## SOURCE DOCUMENT

With the bases loaded and two outs, Kiki Cuyler drove the ball down the right-field line. The ball landed fair but skidded foul, rolling under the tarp. That ground-rule double gave the Pirates a 9–7 lead, which they held as Washington went down in order in the top of the ninth.
In his brilliant game account for the Times, Harrison concluded: “… the Senators need to have no sympathy wasted on them. They won the golden laurels last October because of the freakish vagaries of two badly bouncing balls, by pure luck, as Bucky Harris himself admitted. If Fate chooses to turn her face from Washington it is tough luck for Washington, but otherwise not very deplorable. Things have a way of squaring up in this world.”
75 years ago:
Philadelphia’s Whiz Kids won the pennant with a final-day homer by Dick Sisler against the Dodgers, who would know more heartache next year. It was the Phils’ first flag in thirty-five years, but once again they did not emerge victorious.
Star reliever Jim Konstanty, who was the National League MVP with 74 relief appearances, started his first major league game in four years to open the Series, and held the Yankees to just four hits and one run in eight innings … but Vic Raschi threw a shutout.
Robin Roberts and Allie Reynolds dueled to a tie after nine innings of Game 2. Then Joe DiMaggio led off with a home run to the upper deck in left. Reynolds held the Phillies in the bottom of the tenth for another Yankees win. Then he finished Game 4 for Whitey Ford by fanning the final batter to secure the sweep.
50 years ago:
The Red Sox entered the Series as underdogs to the mighty Cincinnati Reds, who had won 108 regular-season games. Yet behind another brave start by Luis Tiant, they battled back to tie the Seres at two games apiece. They lost Game 5 and trailed the Reds 6–3 in the eighth inning of Game Six, facing elimination.

## REQUIRED WORK
a. Answer these from the World Series retrospective:
(i) Which hit gave the Pirates a 9–7 lead?
(ii) How many relief appearances did Jim Konstanty make in his MVP season?
(iii) How many regular-season games had the Cincinnati Reds won?
b. Write the next part of the World Series retrospective, starting after its final sentence about the Red Sox trailing the Reds 6–3 in Game Six.

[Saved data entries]
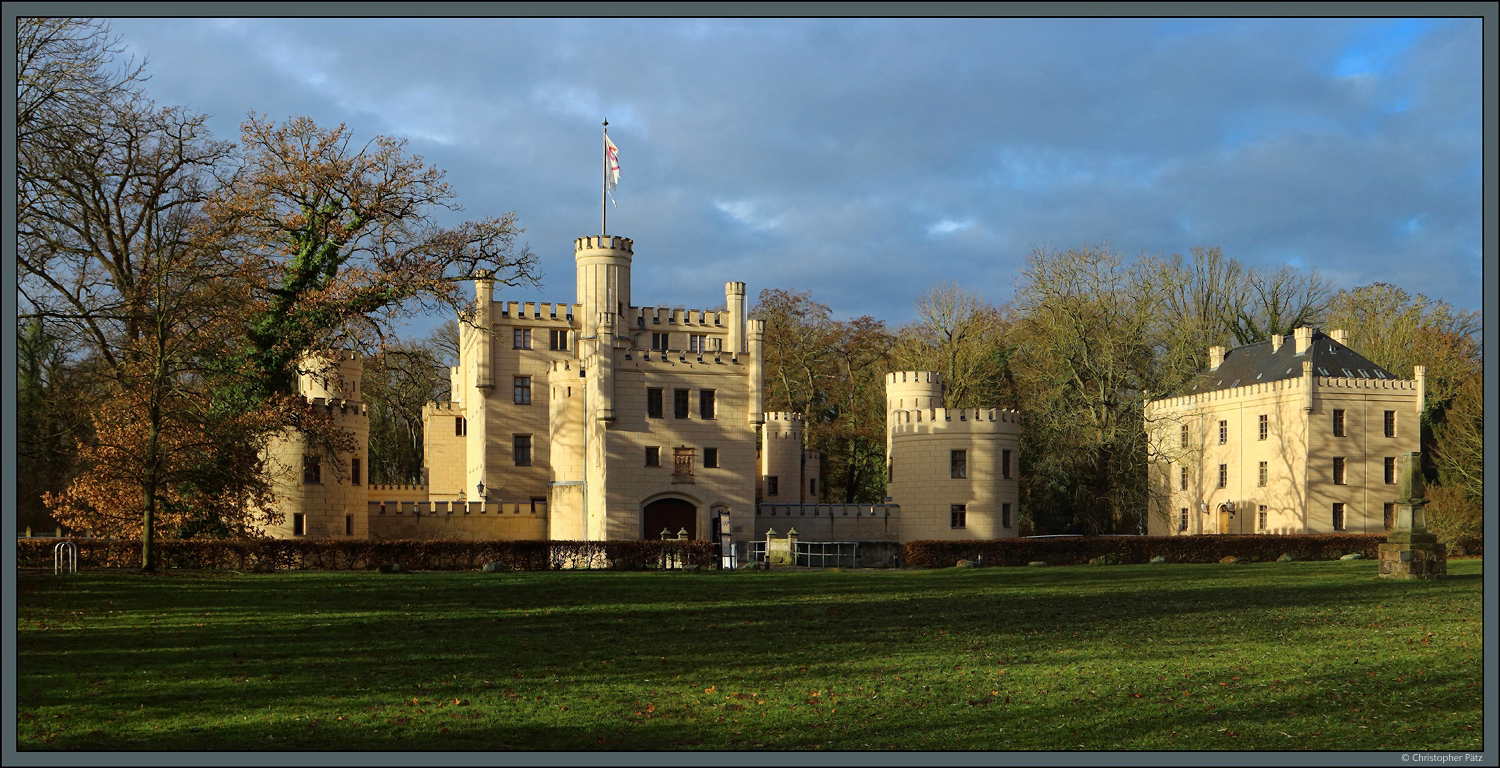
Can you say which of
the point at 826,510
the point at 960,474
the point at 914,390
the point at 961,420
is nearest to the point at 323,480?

## RESPONSES TO THE EXERCISE
a.
(i) Kiki Cuyler's ground-rule double down the right-field line
(ii) 74
(iii) 108

b.
A day of travel to Boston and three days of rain between Games 5 and 6 brought Tiant back to the mound for a third time. But he yielded an early three-run lead, derived from rookie Fred Lynn’s homer, and the Bosox trailed 6–3 in the eighth. Then Bernie Carbo delivered a memorable three-run pinch-hit homer and the game wore on. Carlton Fisk, Boston’s leadoff hitter in the last of the twelfth, ended the game dramatically with a home run to left.
After Game 6, ranked by some as the greatest World Series game ever, the finale was an anticlimax, though the Reds went home with their first world title in 35 years.
25 years ago:
Beyond this tilt for the title being the last of New York’s “Subway Series,” it is little remembered. The Mets lost to the Yankees in five games.
The first Subway Series may be said to have taken place in 1921, though in truth the home of both the Yanks and the Giants was the Polo Grounds. Ditto for 1922. But in 1923 their home parks were separated by the Harlem River, and thus by a single subway stop. The Yanks played the New York Giants again in 1936, 1937, and 1951, and the Dodgers in 1941, 1947, 1949, 1952, 1953, 1955, and 1956. Of all these Subway Series, the Bronx Bombers lost only one (besides those of 1921–1922).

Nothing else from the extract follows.